[Data for review]

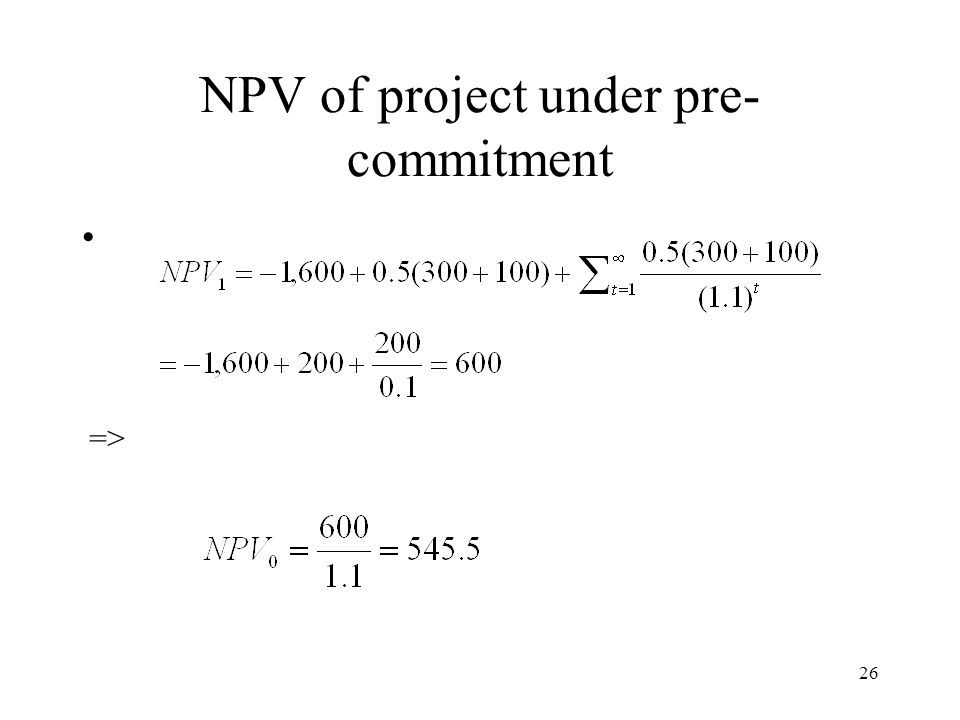 NPV of project under pre-commitment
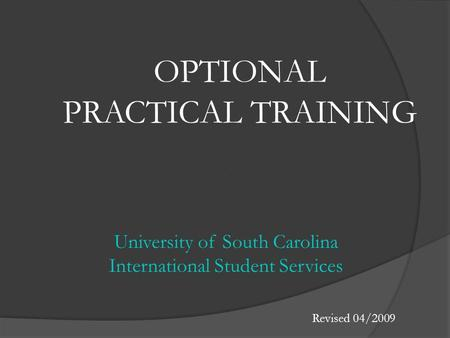 OPTIONAL PRACTICAL TRAINING University of South Carolina International Student Services Revised 04/2009.
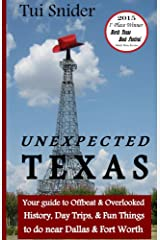 Unexpected Texas: Your guide to Offbeat & Overlooked History, Day Trips & Fun things to do near Dallas & Fort Worth Kindle Edition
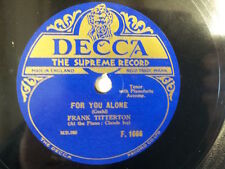 "78 rpm 10"" FRANK DITTERTON for you alone/ Maire my girl"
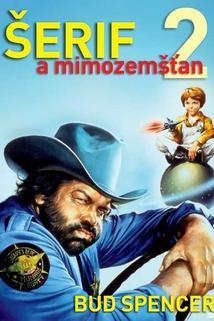 Šerif a mimozemšťan 2  - Chissà perché... capitano tutte a me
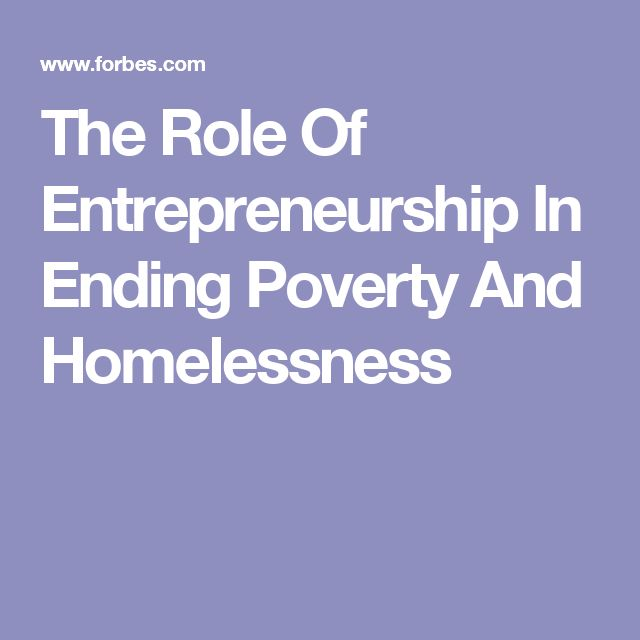 The Role Of Entrepreneurship In Ending Poverty And Homelessness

[/Data for review]

= What is needed =
Copy out nothing but the lines from the beginning of the records through the one that contains "Šerif a mimozemšťan". Skip the pictures.

= Finished exercise =
 NPV of project under pre-commitment
 OPTIONAL PRACTICAL TRAINING University of South Carolina International Student Services Revised 04/2009.
 Unexpected Texas: Your guide to Offbeat & Overlooked History, Day Trips & Fun things to do near Dallas & Fort Worth Kindle Edition
 "78 rpm 10"" FRANK DITTERTON for you alone/ Maire my girl"
 Šerif a mimozemšťan 2  - Chissà perché... capitano tutte a me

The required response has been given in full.